Collected data entries
◇ ◇ ◇ ◇ ◇ ◇ ◇

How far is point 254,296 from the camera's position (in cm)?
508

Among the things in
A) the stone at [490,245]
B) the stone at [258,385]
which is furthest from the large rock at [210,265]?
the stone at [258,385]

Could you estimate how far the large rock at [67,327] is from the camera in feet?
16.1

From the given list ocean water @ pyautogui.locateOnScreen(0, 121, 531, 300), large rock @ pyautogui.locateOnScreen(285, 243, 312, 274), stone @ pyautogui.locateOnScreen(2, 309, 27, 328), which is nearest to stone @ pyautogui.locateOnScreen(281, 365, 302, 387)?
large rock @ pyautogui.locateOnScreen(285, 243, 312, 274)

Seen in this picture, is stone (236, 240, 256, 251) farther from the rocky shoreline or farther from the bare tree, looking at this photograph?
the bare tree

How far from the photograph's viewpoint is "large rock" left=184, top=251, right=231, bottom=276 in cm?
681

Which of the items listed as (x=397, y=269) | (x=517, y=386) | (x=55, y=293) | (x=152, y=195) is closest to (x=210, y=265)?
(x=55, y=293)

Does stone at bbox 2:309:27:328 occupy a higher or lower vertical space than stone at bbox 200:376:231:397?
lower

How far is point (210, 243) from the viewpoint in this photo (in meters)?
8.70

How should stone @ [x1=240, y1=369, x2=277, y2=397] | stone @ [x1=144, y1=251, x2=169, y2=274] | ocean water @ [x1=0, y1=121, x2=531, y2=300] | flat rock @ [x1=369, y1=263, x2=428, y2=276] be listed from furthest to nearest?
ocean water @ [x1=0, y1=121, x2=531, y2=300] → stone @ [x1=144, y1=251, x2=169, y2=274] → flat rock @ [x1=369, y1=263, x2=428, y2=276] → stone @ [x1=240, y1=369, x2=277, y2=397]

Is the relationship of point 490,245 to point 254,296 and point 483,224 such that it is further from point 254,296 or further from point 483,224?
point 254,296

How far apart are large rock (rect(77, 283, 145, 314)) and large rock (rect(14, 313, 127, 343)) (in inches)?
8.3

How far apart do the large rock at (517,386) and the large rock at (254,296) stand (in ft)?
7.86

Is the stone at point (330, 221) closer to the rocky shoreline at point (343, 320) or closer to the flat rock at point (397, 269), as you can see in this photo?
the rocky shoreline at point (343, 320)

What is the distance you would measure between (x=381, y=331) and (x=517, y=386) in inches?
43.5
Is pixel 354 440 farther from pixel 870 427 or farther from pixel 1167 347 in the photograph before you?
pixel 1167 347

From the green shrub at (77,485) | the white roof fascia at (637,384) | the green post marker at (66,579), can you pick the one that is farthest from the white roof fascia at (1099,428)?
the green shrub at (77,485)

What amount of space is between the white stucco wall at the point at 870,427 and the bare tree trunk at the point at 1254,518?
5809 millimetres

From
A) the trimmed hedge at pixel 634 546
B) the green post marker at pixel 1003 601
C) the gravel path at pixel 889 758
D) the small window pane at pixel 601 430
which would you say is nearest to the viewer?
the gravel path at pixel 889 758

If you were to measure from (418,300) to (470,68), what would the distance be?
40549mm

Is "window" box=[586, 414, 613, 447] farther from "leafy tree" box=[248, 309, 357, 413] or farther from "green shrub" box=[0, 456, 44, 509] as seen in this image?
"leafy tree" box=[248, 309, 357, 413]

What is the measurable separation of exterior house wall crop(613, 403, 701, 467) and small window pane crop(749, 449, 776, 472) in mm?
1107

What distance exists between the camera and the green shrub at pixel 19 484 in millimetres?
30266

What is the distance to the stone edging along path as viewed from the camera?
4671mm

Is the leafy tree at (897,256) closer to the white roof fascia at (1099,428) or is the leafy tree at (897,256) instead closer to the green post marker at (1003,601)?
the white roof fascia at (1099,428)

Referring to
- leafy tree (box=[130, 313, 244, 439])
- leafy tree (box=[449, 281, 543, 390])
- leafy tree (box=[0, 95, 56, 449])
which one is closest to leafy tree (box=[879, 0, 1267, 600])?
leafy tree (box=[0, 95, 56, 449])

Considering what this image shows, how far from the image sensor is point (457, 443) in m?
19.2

◇ ◇ ◇ ◇ ◇ ◇ ◇

DIRECTION
Copy out, word for word, the stretch of the material from the line containing "Referring to" through the end of the material.

CORRECT RESULT
Referring to
- leafy tree (box=[130, 313, 244, 439])
- leafy tree (box=[449, 281, 543, 390])
- leafy tree (box=[0, 95, 56, 449])
which one is closest to leafy tree (box=[879, 0, 1267, 600])?
leafy tree (box=[0, 95, 56, 449])

Considering what this image shows, how far from the image sensor is point (457, 443) in m?
19.2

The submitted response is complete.